**Description of the task**. Reproduce every entry below word for word, with each line unchanged.

**Data rows**.
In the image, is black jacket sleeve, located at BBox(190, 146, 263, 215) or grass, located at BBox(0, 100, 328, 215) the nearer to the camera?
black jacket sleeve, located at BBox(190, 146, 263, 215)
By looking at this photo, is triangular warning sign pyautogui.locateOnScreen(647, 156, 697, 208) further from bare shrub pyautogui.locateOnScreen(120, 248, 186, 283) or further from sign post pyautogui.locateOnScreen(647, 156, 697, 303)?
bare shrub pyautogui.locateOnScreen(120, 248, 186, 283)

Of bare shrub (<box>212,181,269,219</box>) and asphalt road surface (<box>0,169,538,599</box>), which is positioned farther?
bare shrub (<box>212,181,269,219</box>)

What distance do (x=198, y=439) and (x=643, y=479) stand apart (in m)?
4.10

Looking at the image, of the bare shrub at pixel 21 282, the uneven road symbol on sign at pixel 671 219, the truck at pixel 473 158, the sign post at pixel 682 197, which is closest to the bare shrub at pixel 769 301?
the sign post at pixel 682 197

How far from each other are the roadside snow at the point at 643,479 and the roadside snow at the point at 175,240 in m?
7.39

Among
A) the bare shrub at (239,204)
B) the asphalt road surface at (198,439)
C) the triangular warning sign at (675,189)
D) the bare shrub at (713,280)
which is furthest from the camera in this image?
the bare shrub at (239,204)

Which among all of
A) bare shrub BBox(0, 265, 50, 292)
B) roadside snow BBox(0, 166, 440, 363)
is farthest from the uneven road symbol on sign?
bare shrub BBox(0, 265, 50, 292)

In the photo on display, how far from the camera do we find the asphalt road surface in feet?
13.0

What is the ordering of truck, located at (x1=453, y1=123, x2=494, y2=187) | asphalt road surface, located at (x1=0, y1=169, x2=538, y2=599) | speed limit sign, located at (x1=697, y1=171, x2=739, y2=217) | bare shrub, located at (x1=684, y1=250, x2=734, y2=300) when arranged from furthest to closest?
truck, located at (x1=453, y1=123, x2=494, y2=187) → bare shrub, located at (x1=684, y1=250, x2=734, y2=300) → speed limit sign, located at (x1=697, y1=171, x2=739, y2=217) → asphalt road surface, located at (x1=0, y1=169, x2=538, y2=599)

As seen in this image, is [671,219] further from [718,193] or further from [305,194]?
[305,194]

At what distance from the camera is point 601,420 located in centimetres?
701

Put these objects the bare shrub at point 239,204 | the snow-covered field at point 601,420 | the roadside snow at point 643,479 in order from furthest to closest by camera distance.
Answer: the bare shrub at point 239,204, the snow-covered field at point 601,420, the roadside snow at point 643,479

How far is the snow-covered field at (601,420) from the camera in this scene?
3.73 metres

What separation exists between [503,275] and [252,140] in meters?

**Result of this task**.
In the image, is black jacket sleeve, located at BBox(190, 146, 263, 215) or grass, located at BBox(0, 100, 328, 215) the nearer to the camera?
black jacket sleeve, located at BBox(190, 146, 263, 215)
By looking at this photo, is triangular warning sign pyautogui.locateOnScreen(647, 156, 697, 208) further from bare shrub pyautogui.locateOnScreen(120, 248, 186, 283) or further from sign post pyautogui.locateOnScreen(647, 156, 697, 303)?
bare shrub pyautogui.locateOnScreen(120, 248, 186, 283)

Of bare shrub (<box>212,181,269,219</box>) and asphalt road surface (<box>0,169,538,599</box>), which is positioned farther?
bare shrub (<box>212,181,269,219</box>)

What distance do (x=198, y=439) and (x=643, y=479) stand apart (in m)?
4.10

Looking at the image, of the bare shrub at pixel 21 282, the uneven road symbol on sign at pixel 671 219, the truck at pixel 473 158, the sign post at pixel 682 197, which is closest to the bare shrub at pixel 769 301?
the sign post at pixel 682 197

How far from each other are the roadside snow at the point at 643,479 and the roadside snow at the point at 175,240 in m?
7.39

Among
A) the bare shrub at (239,204)
B) the asphalt road surface at (198,439)
C) the triangular warning sign at (675,189)
D) the bare shrub at (713,280)
which is furthest from the camera in this image?
the bare shrub at (239,204)

Which among all of
A) bare shrub BBox(0, 265, 50, 292)
B) roadside snow BBox(0, 166, 440, 363)
is farthest from the uneven road symbol on sign?
bare shrub BBox(0, 265, 50, 292)

In the photo on display, how far from the camera do we find the asphalt road surface in feet?
13.0

What is the ordering of truck, located at (x1=453, y1=123, x2=494, y2=187) | asphalt road surface, located at (x1=0, y1=169, x2=538, y2=599) | speed limit sign, located at (x1=697, y1=171, x2=739, y2=217) | bare shrub, located at (x1=684, y1=250, x2=734, y2=300) when arranged from furthest to closest?
truck, located at (x1=453, y1=123, x2=494, y2=187) → bare shrub, located at (x1=684, y1=250, x2=734, y2=300) → speed limit sign, located at (x1=697, y1=171, x2=739, y2=217) → asphalt road surface, located at (x1=0, y1=169, x2=538, y2=599)

As seen in this image, is [671,219] further from [718,193] or further from [305,194]?
[305,194]

At what distance from the camera is point 601,420 located in centimetres?
701

Put these objects the bare shrub at point 239,204 | the snow-covered field at point 601,420 | the roadside snow at point 643,479 in order from furthest to closest by camera distance.
Answer: the bare shrub at point 239,204, the snow-covered field at point 601,420, the roadside snow at point 643,479

How far is the snow-covered field at (601,420) from the camera in this scene?
3.73 metres

What separation exists between [503,275] and [252,140] in meters?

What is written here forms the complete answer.